[[ Listed entries open ]]

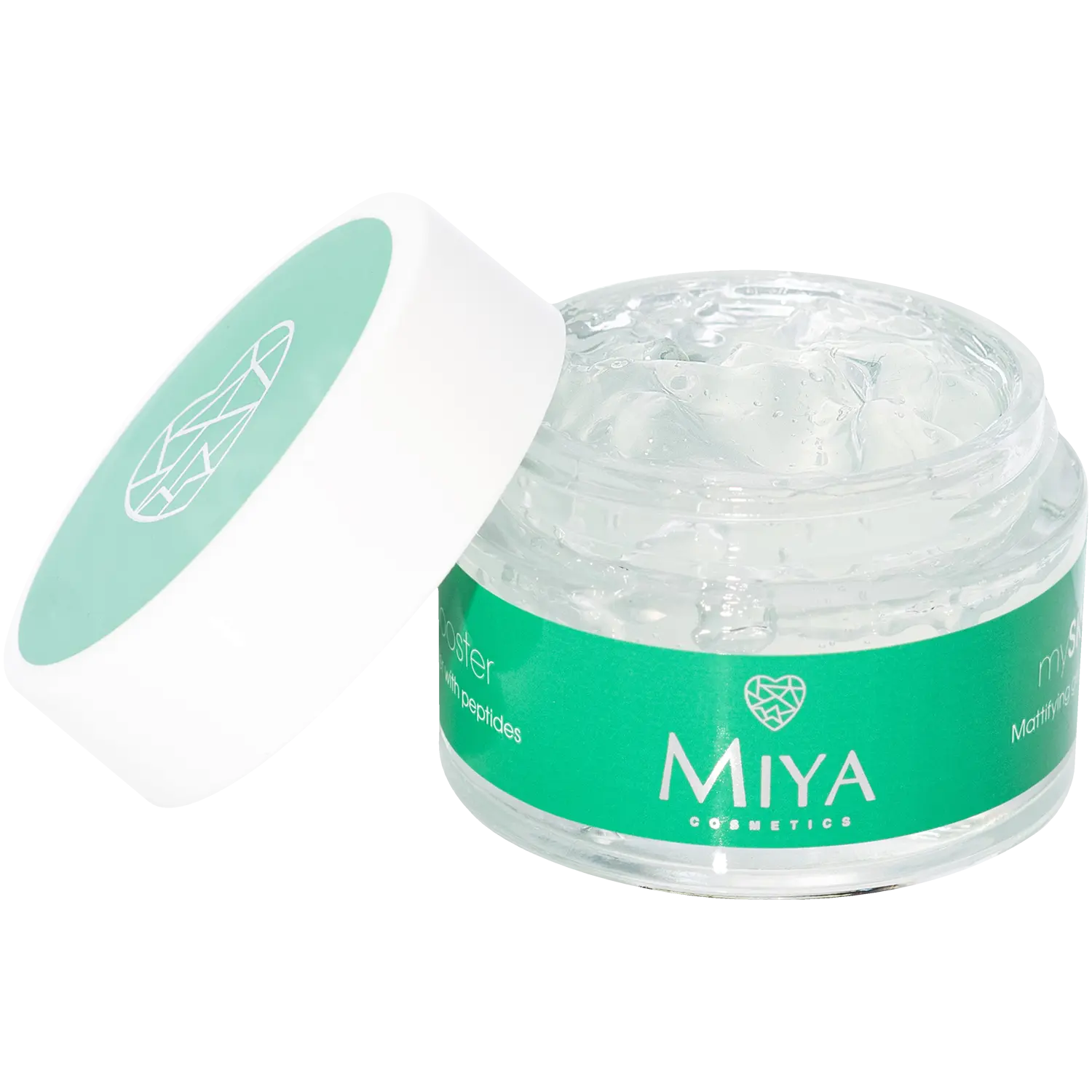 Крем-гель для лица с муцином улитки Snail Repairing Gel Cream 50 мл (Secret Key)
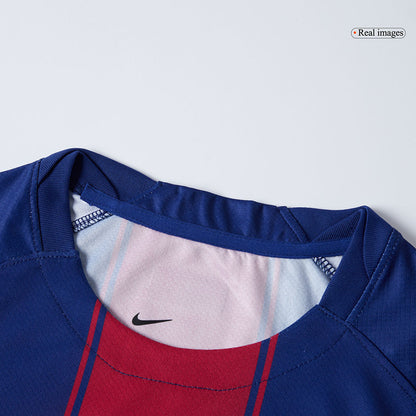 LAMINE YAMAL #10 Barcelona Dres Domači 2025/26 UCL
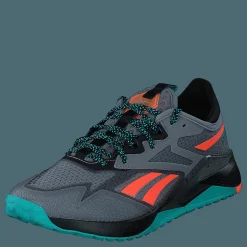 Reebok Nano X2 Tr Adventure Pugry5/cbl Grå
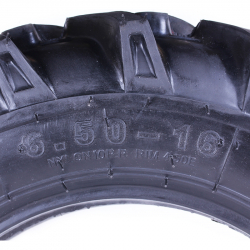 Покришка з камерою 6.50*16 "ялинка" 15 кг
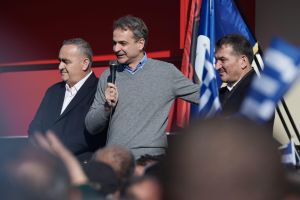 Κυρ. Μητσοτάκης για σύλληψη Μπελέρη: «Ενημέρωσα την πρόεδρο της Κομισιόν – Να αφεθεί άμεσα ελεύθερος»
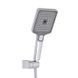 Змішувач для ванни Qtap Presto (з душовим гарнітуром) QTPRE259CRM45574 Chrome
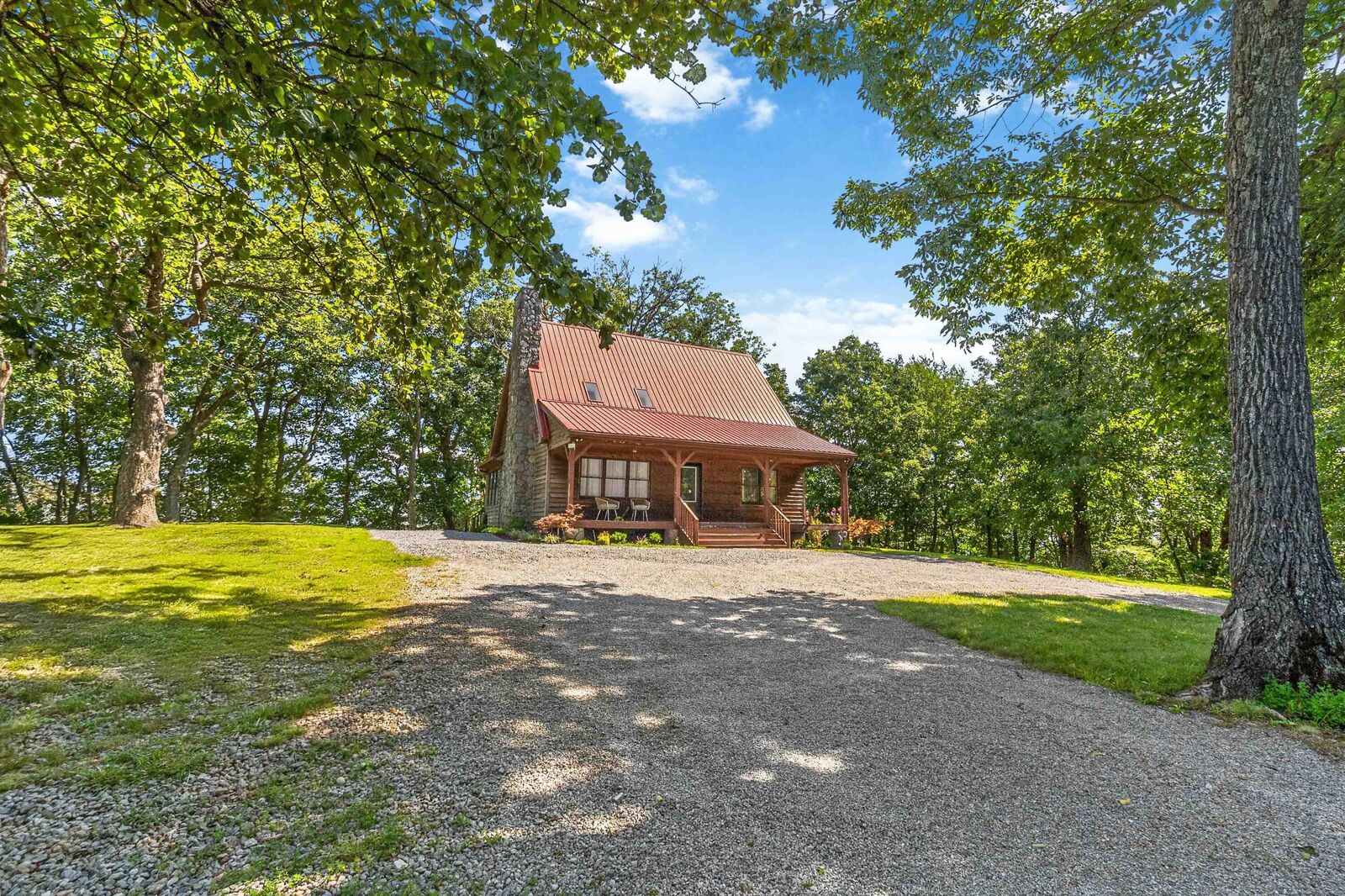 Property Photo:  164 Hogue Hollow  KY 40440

[[ Listed entries closed ]]

▶ _Activity_
Write out every line of the data above word for word. Leave out the pictures and keep only the text.

▶ _Exercise answer_
 Крем-гель для лица с муцином улитки Snail Repairing Gel Cream 50 мл (Secret Key)
 LAMINE YAMAL #10 Barcelona Dres Domači 2025/26 UCL
 Reebok Nano X2 Tr Adventure Pugry5/cbl Grå
 Покришка з камерою 6.50*16 "ялинка" 15 кг
 Κυρ. Μητσοτάκης για σύλληψη Μπελέρη: «Ενημέρωσα την πρόεδρο της Κομισιόν – Να αφεθεί άμεσα ελεύθερος»
 Змішувач для ванни Qtap Presto (з душовим гарнітуром) QTPRE259CRM45574 Chrome
 Property Photo:  164 Hogue Hollow  KY 40440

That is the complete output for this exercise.